A tragedy for sure and a loss for the ages.

         And the moral of the story is: All you silly little mermaids, don't go a thinking that you'll change the very nature of a shark. He may keep you warm for a time, but won't be long before he's hungry and he's looking to you to be his next crunchy meal: pearls and all.


         Today it went out! The proclamation from the King! There would be a royal ball. This truly marked a Holy Day. A festival had not been seen in the Bergonian Kingdom since the King's beloved wife and daughter died in child birth thirteen years ago. The whole of the land had been in mourning since that dread time. But now! Now was the time for the grieving to end. Now was a time for celebration. The King's son, the only Prince and heir to the throne, was presently of age and the King was eager to find him a wife.

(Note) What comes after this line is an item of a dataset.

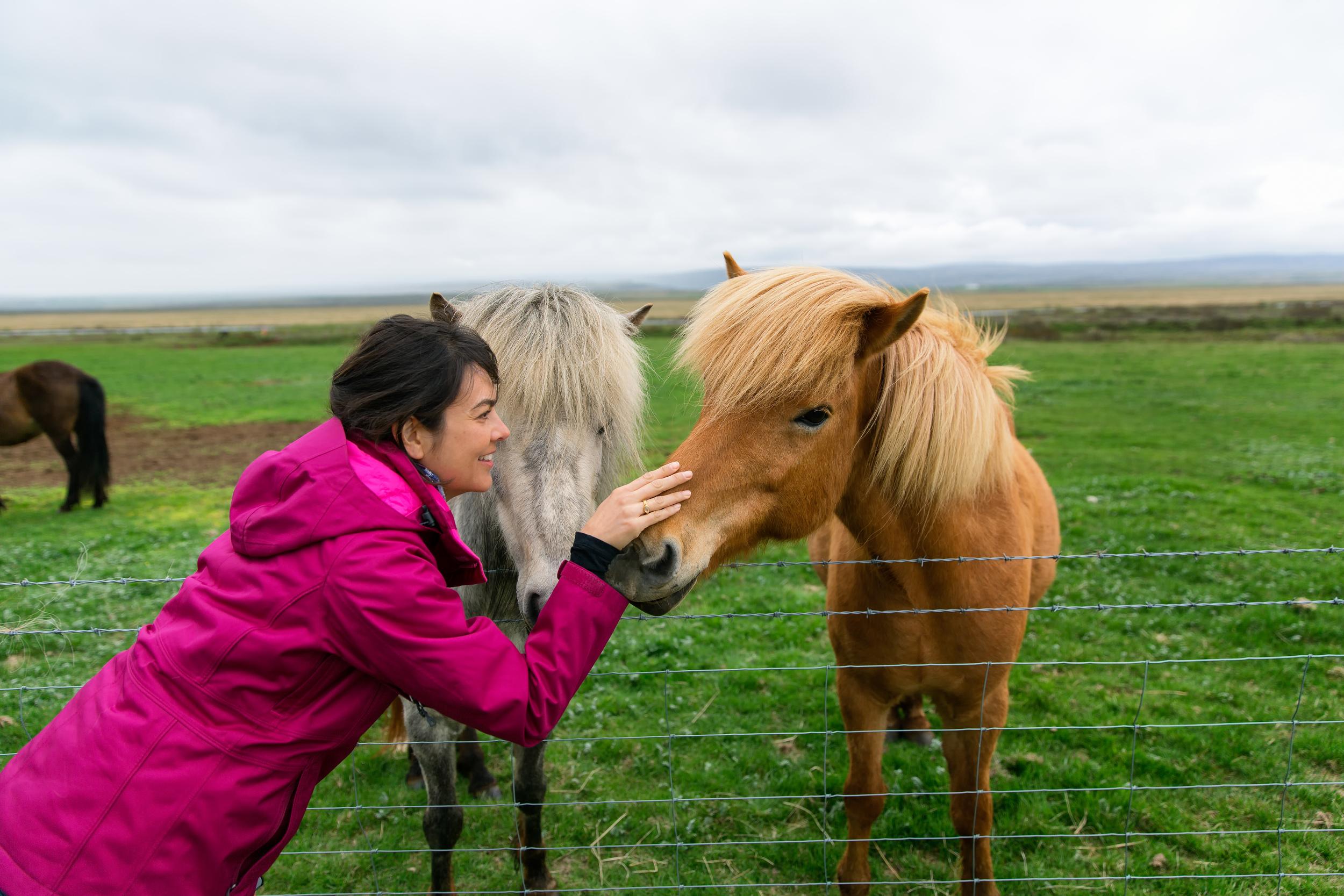 Dorothy pets an Icelandic Horse (Golden Circle Tour).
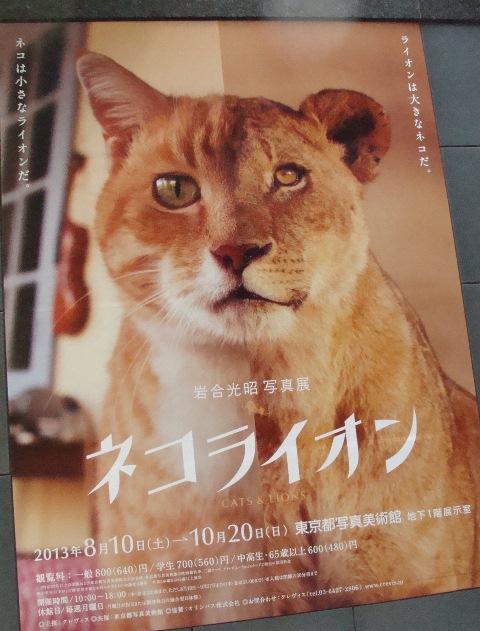 9月23日ネコライオン展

         Trumpet blasts could be heard all over the kingdom. Lushly dressed stewards rode out on golden steeds to deliver the royal decrees and invitations. Noble houses received these gallant men with open arms and great hospitality. Excitement, laughter, food and wine flowed irreverently through the whole of the boundless land. Nobles danced in their purple silken robes, hoping beyond hope that their precious daughter's would stand out from the rest of the mewling spawn and be presented to the King and Prince. Peasants danced, nearly naked in the streets. Their common names would not be proclaimed in the courts, but there would be revelry for many nights to come. The ban had been lifted and Joy was the season of today. Winter had finally past and the spring was upon them. Oh! to be alive during this time of gaiety. Everyone! Everyone! Everyone! Everyone was happy!

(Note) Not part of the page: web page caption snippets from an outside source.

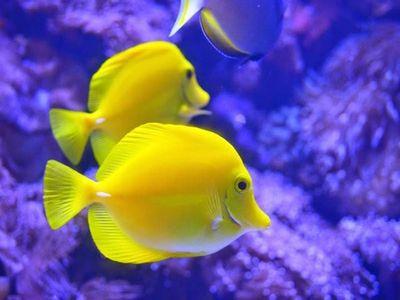 New England Aquarium, Boston, Massachusetts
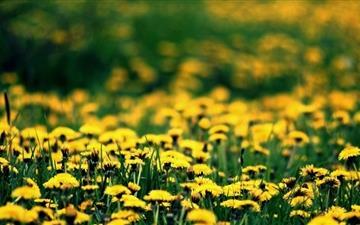 Dandelions Field Mac wallpaper
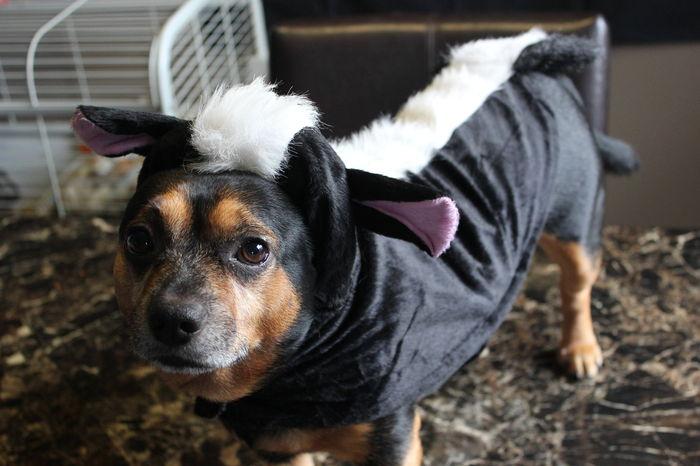 Mon déguisement de Mouffette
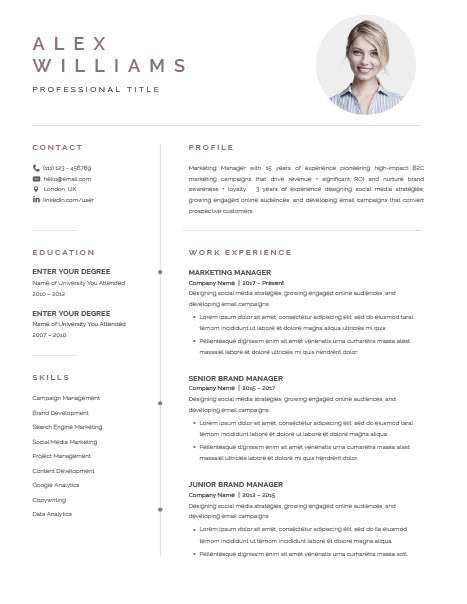 Resume Template Elegant 120900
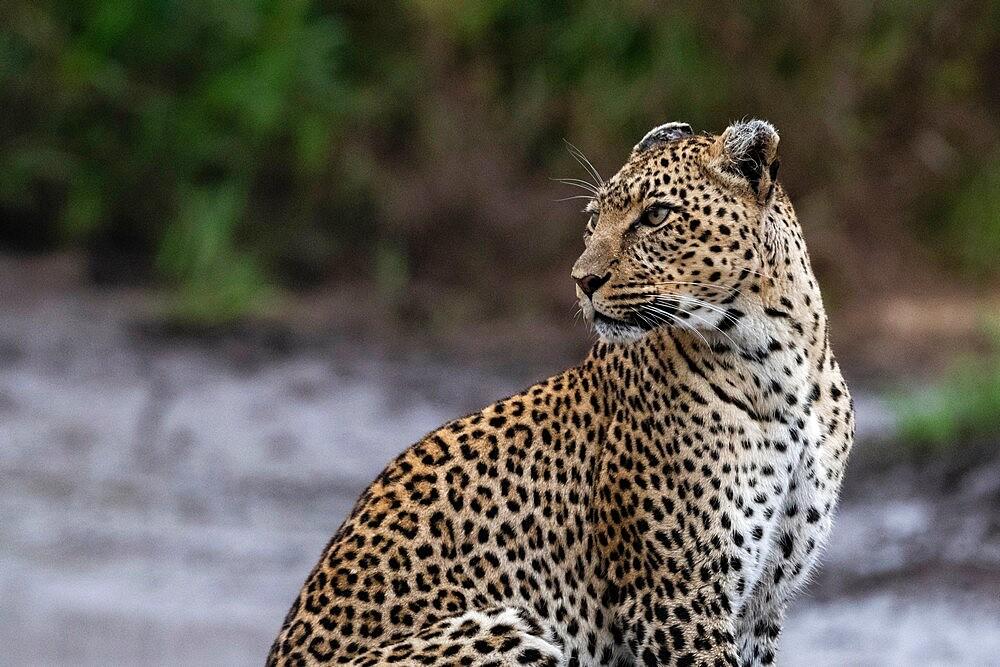 Leopard (Panthera pardus), Seronera, Serengeti National Park, Tanzania, East Africa, Africa - 741-5901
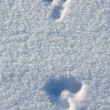 Snowshoe hare tracks in the snow — Stock Photo #2835416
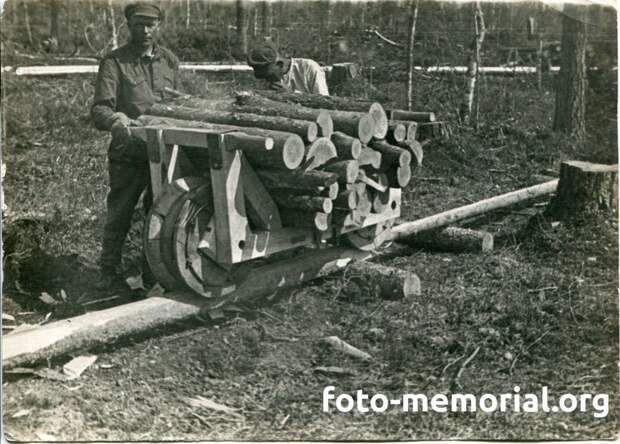 Заключенные на лесоразработках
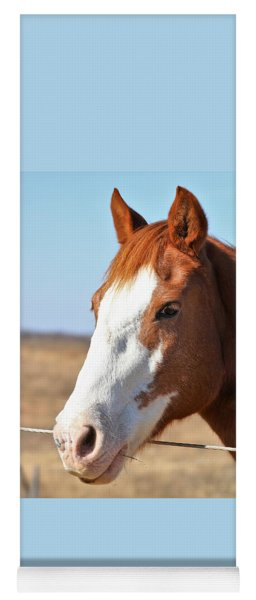 A Sweet Face - Horse Portrait Yoga Mat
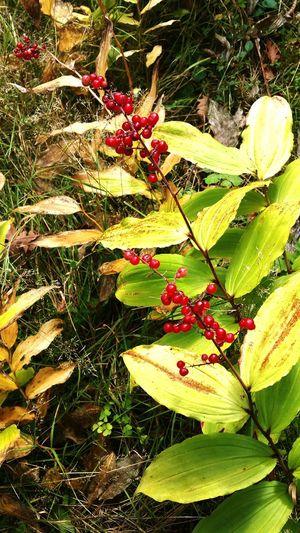 @csefi Autumn Beautiful Nature Nature Plant Beauty In Nature Oldplant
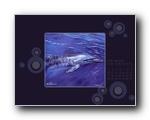 蓝色海洋月历壁纸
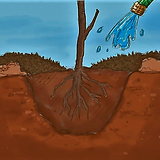 Planted tree being watered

         Everyone, save one young dirty homeless beggar-thief. She, the child of no one would not dance or be merry. She would not binge on the delights of Bergonia. She owned no silken robes, her food she stole from the mouths of others, and bitter wine only ever filled her cups. No, Dara, tiny rat of the streets that she was, would never be merry or sing a joyous song to the fatted King and his son of privileged wealth. The King, the Prince and all the nobles could rot in the belly of the fiery pit; only then would she offer up a pretty dance in their honor. Today, in the presence of the King she would never be the blushing bride to a handsome bridegroom. The King would never notice her.

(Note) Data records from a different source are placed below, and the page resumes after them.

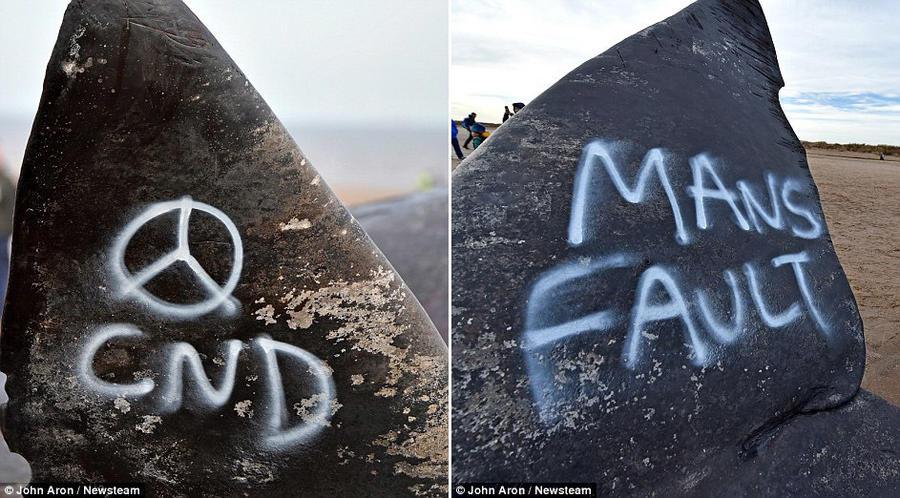 5. За ночь на тушах кашалотов в Скгнессе появились символ кампании за ядерное разоружение (слева) и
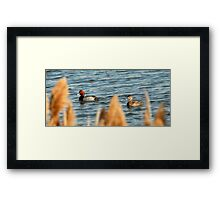 Redhead Drake & Hen - Utah Waterfowl Framed Print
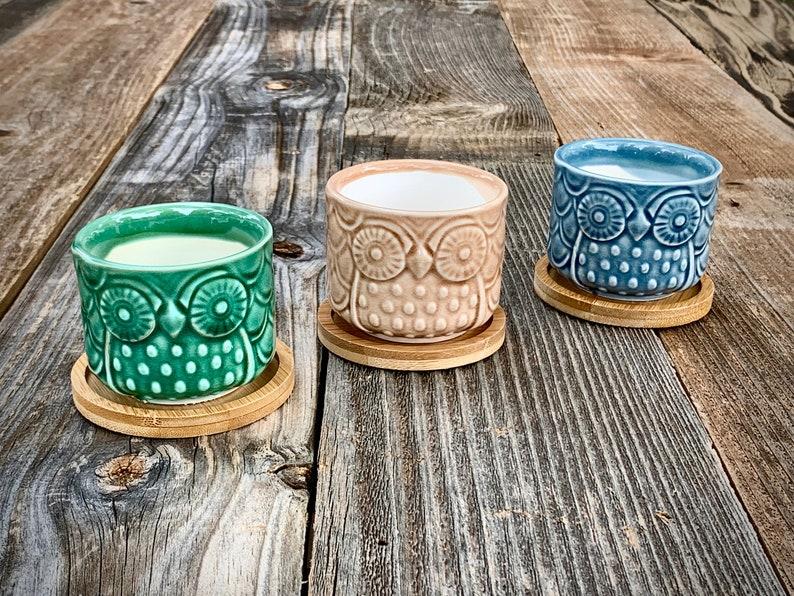 Set of 3 Glazed Ceramic Pot with Bamboo Tray/Mini Flower Pot/Succulent Owl  Pot/Air Plant Pot/Owl Planter/Flower Planter/Teacher Gift/Cactus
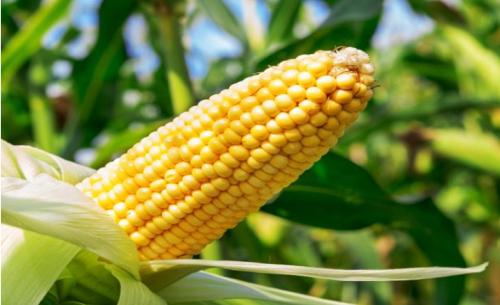 玉米期货行情涨跌的原因?行情分析的方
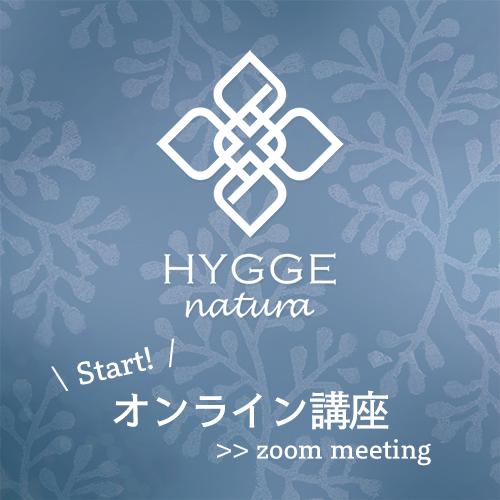 f:id:hyggenatura:20200512005155p:plain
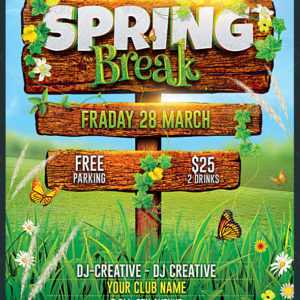 Spring Break / Summer Party Flyer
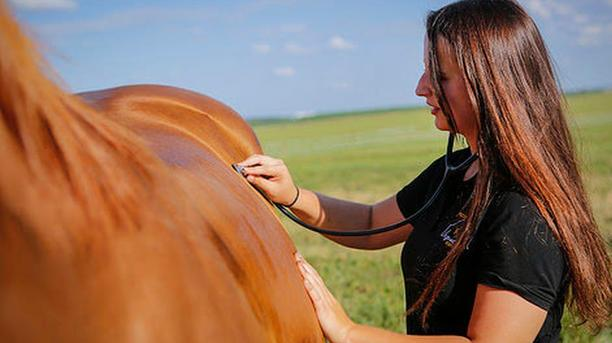 Three Vital Signs to Assure Horse's Health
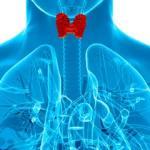 15 alimentos ricos en selenio para una tiroides potente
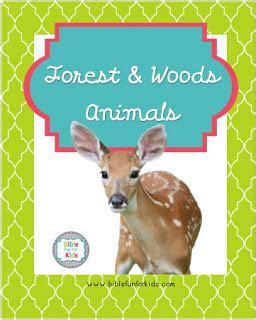 Makes the Forest Animals: Skunks Animal habitats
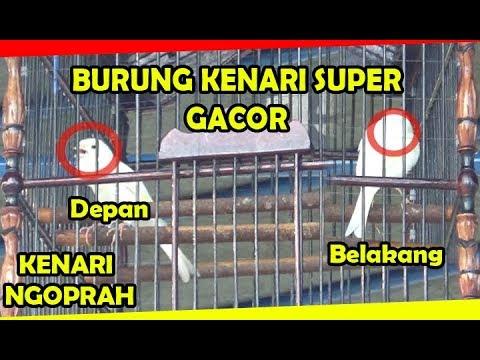 Download Lagu LOMBA KICAU BURUNG KENARI – KONTES KENARI PUTIH NGOBRA BONGKAR ISIAN FULL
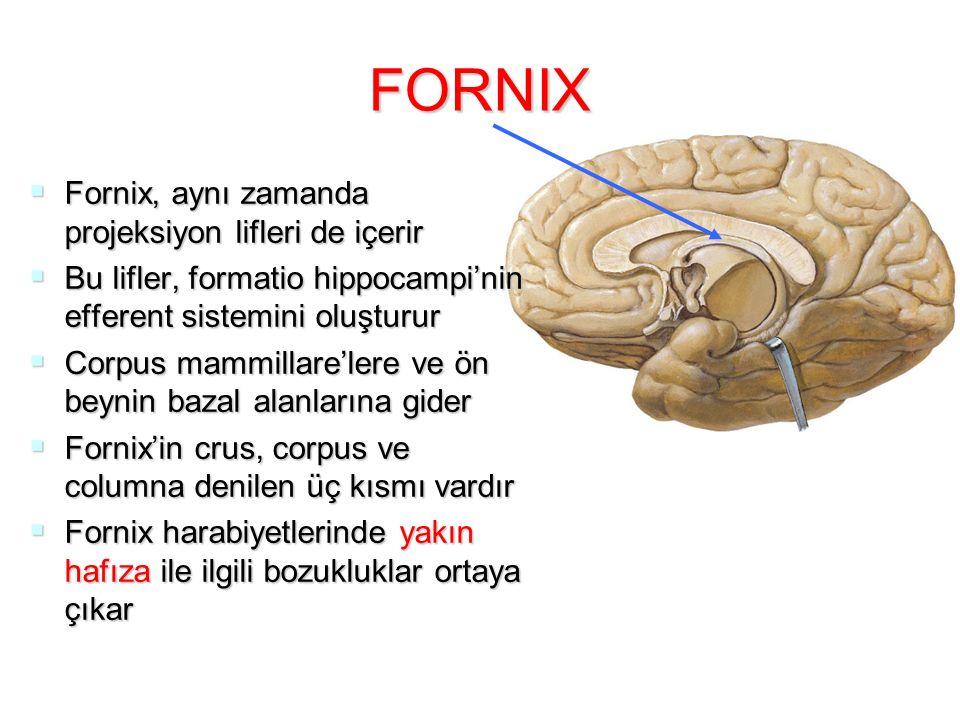 FORNIX Fornix, aynı zamanda projeksiyon lifleri de içerir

          Her story is little different from the other orphaned rats of the Bergonian streets. Manuel, the wine merchant and her previous master, would often fill her ears with her tale of woe. "It was the end of the stinking summer," he would drone, "and the beginning of a much welcome harvest the day that I found you. That day you lay, pale and lifeless in the city's refuse. If not for the kindness I showed you on that morn, you would have gone to the grave with no one the wiser. No bitter tear would have been shed, no hearts broken for trash such as you. More so then not, the cast off burden of a dying prostitute." Dara didn't like to speculate about her parentage, but Manuel, no doubt spoke in truth of the matter. And It was true, he had given her a bed of straw, food enough to keep her from completely wanting and enough clothing to keep her in modesty. It was also true that he had given her many abuses, which he said would always keep her humble and far away from trouble. But she could read her body like a map; was able re-account the bruises, scars and broken bones he had gifted her out of his profane charity.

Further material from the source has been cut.